After two interesting evening training sessions for Luciano Spalletti’s AS Roma at Harvard’s Ohiri Field, Tuesday evening’s session had some reoccurring exercises from Monday and work on set pieces.

One development worth mentioning however for AS Roma supporters, all four players who competed at the Euros, Daniele De Rossi, Alessandro Florenzi, Stephen El Shaarawy and Radja Nainggolan, participated in the full training session with the main group. It was the first time they had done so in the evening session since arriving in Boston. The previous two nights they all dropped out early and did some running off on one side of the field.
The session began similar to the previous evening, with some juggling and no formal warm-up, before going into a 12v12 exercise. The pace of this exercise was not done at full intensity, same as Monday evening, so this may have been serving the purposes of a warm-up, albeit a more intricate one! At least some of the players did also walk from the hotel to the training ground, a distance of just over half a mile.
The 12v12 exercise once again involved two teams, with an extra center forward each as the twelfth player, playing combination passes simultaneously up opposite sides of the field. The field was again split vertically down the middle with cones and the ball and players involved had to stay on the same side of the field the play started on. Area was the width of the field and the goals were at the tops of the penalty areas.
Once again, they utilized several different combination patterns, like on Monday, but the two constants were the ball from the keeper was always to the holding mid and the winger always wound up checking into the half space from a wide position. One twist on Tuesday from Monday was the center mid moving into the fullback space and that served as the trigger for the fullback to push up the touchline and eventually put the ball into the center forward from a wide position. The crosses to the center forward were once again mostly played into feet and kept on the ground, high crosses were rare whether it was meant for Edin Dzeko or Totti.
This covered the first thirty minutes of the session. The next thirty minutes involved the two teams splitting up. One group worked on attacking right sided corners, while the other worked on attacking set pieces from about 30-35 yards out. After fifteen minutes, the groups switched.
For the attacking set pieces exercise, four plastic men held the offside line at the top of the penalty area. Two attackers would stand offside and four would run into the penalty area off the free kick delivery. The two offsides players would check back, one coming all the way out by himself about 7-8 yards past the wall and the other checked his run when he met the onrushing players and crashed back into the penalty area with them.

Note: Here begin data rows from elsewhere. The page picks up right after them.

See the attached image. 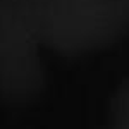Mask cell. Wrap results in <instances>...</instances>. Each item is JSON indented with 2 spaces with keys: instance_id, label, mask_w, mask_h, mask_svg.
Segmentation results:
<instances>
[{
  "instance_id": "1",
  "label": "cell",
  "mask_w": 129,
  "mask_h": 129,
  "mask_svg": "<svg viewBox=\"0 0 129 129\" xmlns=\"http://www.w3.org/2000/svg\"><path fill=\"white\" fill-rule=\"evenodd\" d=\"M127 31L129 0H0V91L14 102L40 91L43 47L81 55Z\"/></svg>"
},
{
  "instance_id": "2",
  "label": "cell",
  "mask_w": 129,
  "mask_h": 129,
  "mask_svg": "<svg viewBox=\"0 0 129 129\" xmlns=\"http://www.w3.org/2000/svg\"><path fill=\"white\" fill-rule=\"evenodd\" d=\"M110 129H129V79L124 81L114 95Z\"/></svg>"
}]
</instances>
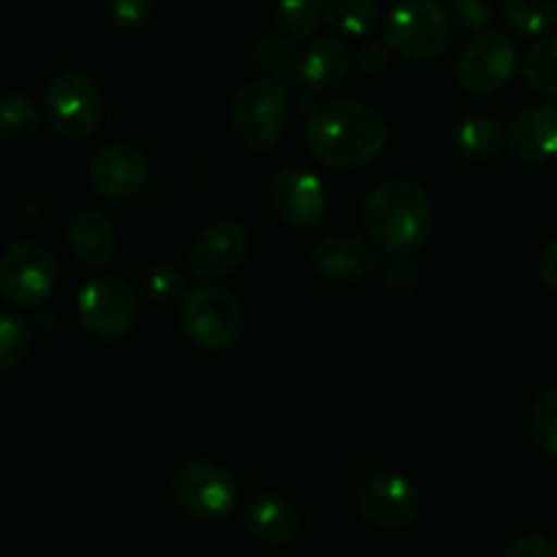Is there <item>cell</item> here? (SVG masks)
<instances>
[{"instance_id":"f1b7e54d","label":"cell","mask_w":557,"mask_h":557,"mask_svg":"<svg viewBox=\"0 0 557 557\" xmlns=\"http://www.w3.org/2000/svg\"><path fill=\"white\" fill-rule=\"evenodd\" d=\"M147 292H150L158 302H174V299H180L185 294L183 272L174 264L161 261V264H156L147 272Z\"/></svg>"},{"instance_id":"30bf717a","label":"cell","mask_w":557,"mask_h":557,"mask_svg":"<svg viewBox=\"0 0 557 557\" xmlns=\"http://www.w3.org/2000/svg\"><path fill=\"white\" fill-rule=\"evenodd\" d=\"M517 47L504 33L476 36L460 52L455 65L457 85L468 92L500 90L517 71Z\"/></svg>"},{"instance_id":"6da1fadb","label":"cell","mask_w":557,"mask_h":557,"mask_svg":"<svg viewBox=\"0 0 557 557\" xmlns=\"http://www.w3.org/2000/svg\"><path fill=\"white\" fill-rule=\"evenodd\" d=\"M389 141V125L373 107L354 98H335L313 109L308 120V145L324 163L357 169L379 158Z\"/></svg>"},{"instance_id":"5bb4252c","label":"cell","mask_w":557,"mask_h":557,"mask_svg":"<svg viewBox=\"0 0 557 557\" xmlns=\"http://www.w3.org/2000/svg\"><path fill=\"white\" fill-rule=\"evenodd\" d=\"M92 188L112 199H128L147 183V161L136 147L107 145L90 158L87 166Z\"/></svg>"},{"instance_id":"8fae6325","label":"cell","mask_w":557,"mask_h":557,"mask_svg":"<svg viewBox=\"0 0 557 557\" xmlns=\"http://www.w3.org/2000/svg\"><path fill=\"white\" fill-rule=\"evenodd\" d=\"M357 506L379 528H406L419 511V495L400 473H373L357 490Z\"/></svg>"},{"instance_id":"7a4b0ae2","label":"cell","mask_w":557,"mask_h":557,"mask_svg":"<svg viewBox=\"0 0 557 557\" xmlns=\"http://www.w3.org/2000/svg\"><path fill=\"white\" fill-rule=\"evenodd\" d=\"M362 218L379 248L403 256L428 243L435 223V207L419 185L392 180L370 190Z\"/></svg>"},{"instance_id":"e0dca14e","label":"cell","mask_w":557,"mask_h":557,"mask_svg":"<svg viewBox=\"0 0 557 557\" xmlns=\"http://www.w3.org/2000/svg\"><path fill=\"white\" fill-rule=\"evenodd\" d=\"M348 71H351V54L341 38H315L308 44L299 60V79L310 87L313 92L335 90L346 82Z\"/></svg>"},{"instance_id":"1f68e13d","label":"cell","mask_w":557,"mask_h":557,"mask_svg":"<svg viewBox=\"0 0 557 557\" xmlns=\"http://www.w3.org/2000/svg\"><path fill=\"white\" fill-rule=\"evenodd\" d=\"M451 16L466 27H484L493 20V9L482 3V0H457L451 5Z\"/></svg>"},{"instance_id":"ffe728a7","label":"cell","mask_w":557,"mask_h":557,"mask_svg":"<svg viewBox=\"0 0 557 557\" xmlns=\"http://www.w3.org/2000/svg\"><path fill=\"white\" fill-rule=\"evenodd\" d=\"M250 58L256 60L261 71H267V79L277 82V85H292L297 76V63H294V44L288 36L281 33H264L250 47Z\"/></svg>"},{"instance_id":"9a60e30c","label":"cell","mask_w":557,"mask_h":557,"mask_svg":"<svg viewBox=\"0 0 557 557\" xmlns=\"http://www.w3.org/2000/svg\"><path fill=\"white\" fill-rule=\"evenodd\" d=\"M313 270L330 283H351L379 264V253L357 234H330L313 248Z\"/></svg>"},{"instance_id":"cb8c5ba5","label":"cell","mask_w":557,"mask_h":557,"mask_svg":"<svg viewBox=\"0 0 557 557\" xmlns=\"http://www.w3.org/2000/svg\"><path fill=\"white\" fill-rule=\"evenodd\" d=\"M504 20L520 36H536L557 22V0H509Z\"/></svg>"},{"instance_id":"52a82bcc","label":"cell","mask_w":557,"mask_h":557,"mask_svg":"<svg viewBox=\"0 0 557 557\" xmlns=\"http://www.w3.org/2000/svg\"><path fill=\"white\" fill-rule=\"evenodd\" d=\"M58 264L47 245L20 239L0 256V294L11 305L36 308L52 294Z\"/></svg>"},{"instance_id":"ac0fdd59","label":"cell","mask_w":557,"mask_h":557,"mask_svg":"<svg viewBox=\"0 0 557 557\" xmlns=\"http://www.w3.org/2000/svg\"><path fill=\"white\" fill-rule=\"evenodd\" d=\"M69 245L85 267H103L112 261L117 248L114 223L98 210H82L69 221Z\"/></svg>"},{"instance_id":"3957f363","label":"cell","mask_w":557,"mask_h":557,"mask_svg":"<svg viewBox=\"0 0 557 557\" xmlns=\"http://www.w3.org/2000/svg\"><path fill=\"white\" fill-rule=\"evenodd\" d=\"M44 107H47V120L54 134L69 141H82L96 134L101 123V87L85 71L65 69L49 82Z\"/></svg>"},{"instance_id":"d6a6232c","label":"cell","mask_w":557,"mask_h":557,"mask_svg":"<svg viewBox=\"0 0 557 557\" xmlns=\"http://www.w3.org/2000/svg\"><path fill=\"white\" fill-rule=\"evenodd\" d=\"M359 65H362L368 74H379V71H386L392 65V49L386 47V41H370L362 44L359 49Z\"/></svg>"},{"instance_id":"5b68a950","label":"cell","mask_w":557,"mask_h":557,"mask_svg":"<svg viewBox=\"0 0 557 557\" xmlns=\"http://www.w3.org/2000/svg\"><path fill=\"white\" fill-rule=\"evenodd\" d=\"M384 38L386 47L406 58H435L451 41V11L435 0H408L389 11Z\"/></svg>"},{"instance_id":"484cf974","label":"cell","mask_w":557,"mask_h":557,"mask_svg":"<svg viewBox=\"0 0 557 557\" xmlns=\"http://www.w3.org/2000/svg\"><path fill=\"white\" fill-rule=\"evenodd\" d=\"M522 69L539 92L557 98V36L533 44Z\"/></svg>"},{"instance_id":"7402d4cb","label":"cell","mask_w":557,"mask_h":557,"mask_svg":"<svg viewBox=\"0 0 557 557\" xmlns=\"http://www.w3.org/2000/svg\"><path fill=\"white\" fill-rule=\"evenodd\" d=\"M41 125V112L36 103L22 92H3L0 96V139L27 141L36 136Z\"/></svg>"},{"instance_id":"44dd1931","label":"cell","mask_w":557,"mask_h":557,"mask_svg":"<svg viewBox=\"0 0 557 557\" xmlns=\"http://www.w3.org/2000/svg\"><path fill=\"white\" fill-rule=\"evenodd\" d=\"M504 128L490 114H471L457 128V147L471 158H495L504 150Z\"/></svg>"},{"instance_id":"8992f818","label":"cell","mask_w":557,"mask_h":557,"mask_svg":"<svg viewBox=\"0 0 557 557\" xmlns=\"http://www.w3.org/2000/svg\"><path fill=\"white\" fill-rule=\"evenodd\" d=\"M183 332L205 351H223L243 332V308L228 292L201 286L185 297L180 310Z\"/></svg>"},{"instance_id":"ba28073f","label":"cell","mask_w":557,"mask_h":557,"mask_svg":"<svg viewBox=\"0 0 557 557\" xmlns=\"http://www.w3.org/2000/svg\"><path fill=\"white\" fill-rule=\"evenodd\" d=\"M172 490L185 515L201 522L223 520L237 504V484L232 473L210 460L185 462L174 473Z\"/></svg>"},{"instance_id":"4dcf8cb0","label":"cell","mask_w":557,"mask_h":557,"mask_svg":"<svg viewBox=\"0 0 557 557\" xmlns=\"http://www.w3.org/2000/svg\"><path fill=\"white\" fill-rule=\"evenodd\" d=\"M419 267L413 264L411 259H397L392 261L389 267H386L384 272V283L389 292L400 294V297H406V294H411L413 288L419 286Z\"/></svg>"},{"instance_id":"f546056e","label":"cell","mask_w":557,"mask_h":557,"mask_svg":"<svg viewBox=\"0 0 557 557\" xmlns=\"http://www.w3.org/2000/svg\"><path fill=\"white\" fill-rule=\"evenodd\" d=\"M107 14L123 30H139L156 14V3L152 0H112L107 3Z\"/></svg>"},{"instance_id":"4fadbf2b","label":"cell","mask_w":557,"mask_h":557,"mask_svg":"<svg viewBox=\"0 0 557 557\" xmlns=\"http://www.w3.org/2000/svg\"><path fill=\"white\" fill-rule=\"evenodd\" d=\"M275 212L292 226H313L326 210V190L319 174L305 166H286L270 185Z\"/></svg>"},{"instance_id":"7c38bea8","label":"cell","mask_w":557,"mask_h":557,"mask_svg":"<svg viewBox=\"0 0 557 557\" xmlns=\"http://www.w3.org/2000/svg\"><path fill=\"white\" fill-rule=\"evenodd\" d=\"M248 253V234L234 221H215L196 234L188 264L201 281H221L232 275Z\"/></svg>"},{"instance_id":"e575fe53","label":"cell","mask_w":557,"mask_h":557,"mask_svg":"<svg viewBox=\"0 0 557 557\" xmlns=\"http://www.w3.org/2000/svg\"><path fill=\"white\" fill-rule=\"evenodd\" d=\"M539 272H542V281L547 283L553 292H557V239L544 248L542 261H539Z\"/></svg>"},{"instance_id":"83f0119b","label":"cell","mask_w":557,"mask_h":557,"mask_svg":"<svg viewBox=\"0 0 557 557\" xmlns=\"http://www.w3.org/2000/svg\"><path fill=\"white\" fill-rule=\"evenodd\" d=\"M277 20L288 36L305 38L313 36L324 14H321L319 0H288V3L277 5Z\"/></svg>"},{"instance_id":"836d02e7","label":"cell","mask_w":557,"mask_h":557,"mask_svg":"<svg viewBox=\"0 0 557 557\" xmlns=\"http://www.w3.org/2000/svg\"><path fill=\"white\" fill-rule=\"evenodd\" d=\"M504 557H557V544L544 536H528L511 544V549Z\"/></svg>"},{"instance_id":"603a6c76","label":"cell","mask_w":557,"mask_h":557,"mask_svg":"<svg viewBox=\"0 0 557 557\" xmlns=\"http://www.w3.org/2000/svg\"><path fill=\"white\" fill-rule=\"evenodd\" d=\"M326 25L348 36H364L379 25V5L370 0H326L321 3Z\"/></svg>"},{"instance_id":"d4e9b609","label":"cell","mask_w":557,"mask_h":557,"mask_svg":"<svg viewBox=\"0 0 557 557\" xmlns=\"http://www.w3.org/2000/svg\"><path fill=\"white\" fill-rule=\"evenodd\" d=\"M33 348V332L20 313H0V373L20 368Z\"/></svg>"},{"instance_id":"2e32d148","label":"cell","mask_w":557,"mask_h":557,"mask_svg":"<svg viewBox=\"0 0 557 557\" xmlns=\"http://www.w3.org/2000/svg\"><path fill=\"white\" fill-rule=\"evenodd\" d=\"M511 152L528 163H547L557 158V107L539 103L528 107L511 120L506 134Z\"/></svg>"},{"instance_id":"d6986e66","label":"cell","mask_w":557,"mask_h":557,"mask_svg":"<svg viewBox=\"0 0 557 557\" xmlns=\"http://www.w3.org/2000/svg\"><path fill=\"white\" fill-rule=\"evenodd\" d=\"M243 522L250 536L259 539L261 544L277 547L297 533L299 515L292 500H286L283 495H259L245 506Z\"/></svg>"},{"instance_id":"4316f807","label":"cell","mask_w":557,"mask_h":557,"mask_svg":"<svg viewBox=\"0 0 557 557\" xmlns=\"http://www.w3.org/2000/svg\"><path fill=\"white\" fill-rule=\"evenodd\" d=\"M533 441L544 455L557 457V389L544 392L531 408V419H528Z\"/></svg>"},{"instance_id":"277c9868","label":"cell","mask_w":557,"mask_h":557,"mask_svg":"<svg viewBox=\"0 0 557 557\" xmlns=\"http://www.w3.org/2000/svg\"><path fill=\"white\" fill-rule=\"evenodd\" d=\"M288 120L286 87L272 79H253L234 96L232 125L248 150L267 152L281 141Z\"/></svg>"},{"instance_id":"9c48e42d","label":"cell","mask_w":557,"mask_h":557,"mask_svg":"<svg viewBox=\"0 0 557 557\" xmlns=\"http://www.w3.org/2000/svg\"><path fill=\"white\" fill-rule=\"evenodd\" d=\"M79 321L92 337L120 341L136 321V297L120 277H96L79 292Z\"/></svg>"}]
</instances>
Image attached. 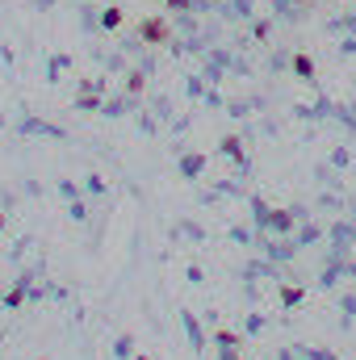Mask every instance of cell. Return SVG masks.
<instances>
[{
	"label": "cell",
	"instance_id": "cell-6",
	"mask_svg": "<svg viewBox=\"0 0 356 360\" xmlns=\"http://www.w3.org/2000/svg\"><path fill=\"white\" fill-rule=\"evenodd\" d=\"M0 226H4V218H0Z\"/></svg>",
	"mask_w": 356,
	"mask_h": 360
},
{
	"label": "cell",
	"instance_id": "cell-1",
	"mask_svg": "<svg viewBox=\"0 0 356 360\" xmlns=\"http://www.w3.org/2000/svg\"><path fill=\"white\" fill-rule=\"evenodd\" d=\"M139 38L151 42V46H164V42H168V21H164V17H147V21L139 25Z\"/></svg>",
	"mask_w": 356,
	"mask_h": 360
},
{
	"label": "cell",
	"instance_id": "cell-4",
	"mask_svg": "<svg viewBox=\"0 0 356 360\" xmlns=\"http://www.w3.org/2000/svg\"><path fill=\"white\" fill-rule=\"evenodd\" d=\"M298 302H302V289L285 285V289H281V306H298Z\"/></svg>",
	"mask_w": 356,
	"mask_h": 360
},
{
	"label": "cell",
	"instance_id": "cell-2",
	"mask_svg": "<svg viewBox=\"0 0 356 360\" xmlns=\"http://www.w3.org/2000/svg\"><path fill=\"white\" fill-rule=\"evenodd\" d=\"M293 76L306 80V84H314V59L310 55H293Z\"/></svg>",
	"mask_w": 356,
	"mask_h": 360
},
{
	"label": "cell",
	"instance_id": "cell-3",
	"mask_svg": "<svg viewBox=\"0 0 356 360\" xmlns=\"http://www.w3.org/2000/svg\"><path fill=\"white\" fill-rule=\"evenodd\" d=\"M101 25H105V30H117V25H122V8H117V4H109V8L101 13Z\"/></svg>",
	"mask_w": 356,
	"mask_h": 360
},
{
	"label": "cell",
	"instance_id": "cell-5",
	"mask_svg": "<svg viewBox=\"0 0 356 360\" xmlns=\"http://www.w3.org/2000/svg\"><path fill=\"white\" fill-rule=\"evenodd\" d=\"M222 151L227 155H239V139H222Z\"/></svg>",
	"mask_w": 356,
	"mask_h": 360
}]
</instances>
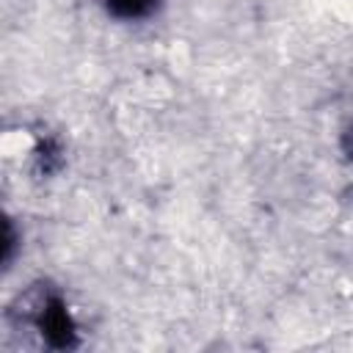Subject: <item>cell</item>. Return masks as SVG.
Listing matches in <instances>:
<instances>
[{"mask_svg":"<svg viewBox=\"0 0 353 353\" xmlns=\"http://www.w3.org/2000/svg\"><path fill=\"white\" fill-rule=\"evenodd\" d=\"M113 3L121 8V14H143L152 8V0H113Z\"/></svg>","mask_w":353,"mask_h":353,"instance_id":"6da1fadb","label":"cell"}]
</instances>
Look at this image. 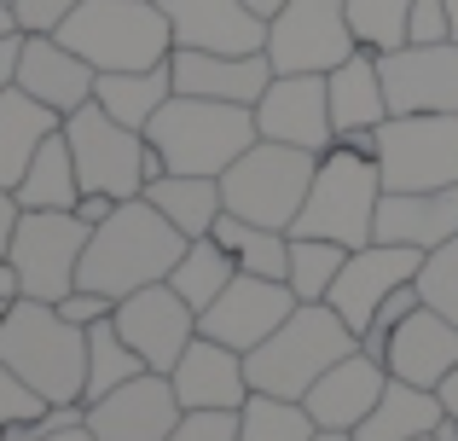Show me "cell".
Wrapping results in <instances>:
<instances>
[{
	"instance_id": "6da1fadb",
	"label": "cell",
	"mask_w": 458,
	"mask_h": 441,
	"mask_svg": "<svg viewBox=\"0 0 458 441\" xmlns=\"http://www.w3.org/2000/svg\"><path fill=\"white\" fill-rule=\"evenodd\" d=\"M191 238H180L157 209L146 204V192L116 204L111 216L93 226L88 250H81V273H76V291H99L111 302L146 291V284H163L174 273V261L186 256Z\"/></svg>"
},
{
	"instance_id": "7a4b0ae2",
	"label": "cell",
	"mask_w": 458,
	"mask_h": 441,
	"mask_svg": "<svg viewBox=\"0 0 458 441\" xmlns=\"http://www.w3.org/2000/svg\"><path fill=\"white\" fill-rule=\"evenodd\" d=\"M256 140L261 134H256V111L250 105L191 99V93H174L146 123V146L157 151L163 174H209V181H221Z\"/></svg>"
},
{
	"instance_id": "3957f363",
	"label": "cell",
	"mask_w": 458,
	"mask_h": 441,
	"mask_svg": "<svg viewBox=\"0 0 458 441\" xmlns=\"http://www.w3.org/2000/svg\"><path fill=\"white\" fill-rule=\"evenodd\" d=\"M0 360L47 407H64V401H81V389H88V331L70 326L53 302L18 296L0 314Z\"/></svg>"
},
{
	"instance_id": "277c9868",
	"label": "cell",
	"mask_w": 458,
	"mask_h": 441,
	"mask_svg": "<svg viewBox=\"0 0 458 441\" xmlns=\"http://www.w3.org/2000/svg\"><path fill=\"white\" fill-rule=\"evenodd\" d=\"M360 349V337L348 331V319L331 302H302L261 349L244 354V377L256 395H279V401H302L336 360Z\"/></svg>"
},
{
	"instance_id": "5b68a950",
	"label": "cell",
	"mask_w": 458,
	"mask_h": 441,
	"mask_svg": "<svg viewBox=\"0 0 458 441\" xmlns=\"http://www.w3.org/2000/svg\"><path fill=\"white\" fill-rule=\"evenodd\" d=\"M53 35L93 70H163L174 58L163 0H81Z\"/></svg>"
},
{
	"instance_id": "8992f818",
	"label": "cell",
	"mask_w": 458,
	"mask_h": 441,
	"mask_svg": "<svg viewBox=\"0 0 458 441\" xmlns=\"http://www.w3.org/2000/svg\"><path fill=\"white\" fill-rule=\"evenodd\" d=\"M377 204H383V174L377 157L354 146H331L319 157V174L308 186V204L296 216L291 238H325L343 250H366L371 226H377Z\"/></svg>"
},
{
	"instance_id": "52a82bcc",
	"label": "cell",
	"mask_w": 458,
	"mask_h": 441,
	"mask_svg": "<svg viewBox=\"0 0 458 441\" xmlns=\"http://www.w3.org/2000/svg\"><path fill=\"white\" fill-rule=\"evenodd\" d=\"M313 174H319V157H313V151L279 146V140H256V146L221 174L226 216L273 226V233H291L296 216H302V204H308Z\"/></svg>"
},
{
	"instance_id": "ba28073f",
	"label": "cell",
	"mask_w": 458,
	"mask_h": 441,
	"mask_svg": "<svg viewBox=\"0 0 458 441\" xmlns=\"http://www.w3.org/2000/svg\"><path fill=\"white\" fill-rule=\"evenodd\" d=\"M64 140H70V157H76L81 192H105L116 204H128V198H140L163 174V163L146 146V134H134L116 116H105L93 99L64 116Z\"/></svg>"
},
{
	"instance_id": "9c48e42d",
	"label": "cell",
	"mask_w": 458,
	"mask_h": 441,
	"mask_svg": "<svg viewBox=\"0 0 458 441\" xmlns=\"http://www.w3.org/2000/svg\"><path fill=\"white\" fill-rule=\"evenodd\" d=\"M88 238H93V226L76 209H23L12 250H6L12 273H18V291L30 302H64L76 291Z\"/></svg>"
},
{
	"instance_id": "30bf717a",
	"label": "cell",
	"mask_w": 458,
	"mask_h": 441,
	"mask_svg": "<svg viewBox=\"0 0 458 441\" xmlns=\"http://www.w3.org/2000/svg\"><path fill=\"white\" fill-rule=\"evenodd\" d=\"M383 192H441L458 186V116H389L371 134Z\"/></svg>"
},
{
	"instance_id": "8fae6325",
	"label": "cell",
	"mask_w": 458,
	"mask_h": 441,
	"mask_svg": "<svg viewBox=\"0 0 458 441\" xmlns=\"http://www.w3.org/2000/svg\"><path fill=\"white\" fill-rule=\"evenodd\" d=\"M360 41L348 30V0H284L267 23V64L273 76H325L343 58H354Z\"/></svg>"
},
{
	"instance_id": "7c38bea8",
	"label": "cell",
	"mask_w": 458,
	"mask_h": 441,
	"mask_svg": "<svg viewBox=\"0 0 458 441\" xmlns=\"http://www.w3.org/2000/svg\"><path fill=\"white\" fill-rule=\"evenodd\" d=\"M296 308H302V302H296V291L284 279H256V273H238V279L198 314V337L221 343V349L250 354V349H261V343H267L273 331L296 314Z\"/></svg>"
},
{
	"instance_id": "4fadbf2b",
	"label": "cell",
	"mask_w": 458,
	"mask_h": 441,
	"mask_svg": "<svg viewBox=\"0 0 458 441\" xmlns=\"http://www.w3.org/2000/svg\"><path fill=\"white\" fill-rule=\"evenodd\" d=\"M389 116H458V41L377 53Z\"/></svg>"
},
{
	"instance_id": "5bb4252c",
	"label": "cell",
	"mask_w": 458,
	"mask_h": 441,
	"mask_svg": "<svg viewBox=\"0 0 458 441\" xmlns=\"http://www.w3.org/2000/svg\"><path fill=\"white\" fill-rule=\"evenodd\" d=\"M111 326L123 331V343L146 360V372H174V360L186 354V343L198 337V314L186 308V296L174 284H146V291L123 296L111 314Z\"/></svg>"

The corner kick group worked only on the right side with a couple variants of attack. One was a short corner routine and the other was predicated on a player coming out of the six yard box towards the corner to take a ball into feet and then laying it off to the corner kick taker to put the ball in. Only thing of interest here was Totti got frustrated with his balls into the six yard box. He seemingly, again language barrier makes this difficult to asses, initially didn’t like the return ball he was getting to set him up and then was just frustrated as his service was a bit off.
The two groups then came back together and finished with a 11v11 half field game and the extra goalkeepers did some work catching crosses in the opposite goal. The session ended around 7:00pm as a group of VIPs was brought down to the field to meet the players.
Today instead of training, AS Roma arranged two friendlies against local sides with half the squad slated to play in each. The morning match was against a FC Bolts team from the Premier Development League, the fourth division of US soccer, which Roma ran out 5-1 winners.
Spalletti was quoted before the trip expressing some disappointment over only having one field with which to train. He said sometimes it was necessary to train different “departments” on separate pitches but that they would adapt and tighten the spaces for training. That raises the question of how Spalletti may have done some of the team’s work differently if he had two full fields instead of one. The goalkeepers did on one night jump over to an adjoining unlined field to work on punts and goalkicks, however.
Anyway, whether all the methods used were a matter of preference or necessity by Spalletti this week, it has been a delight to take in the training of such a high profile Club as AS Roma.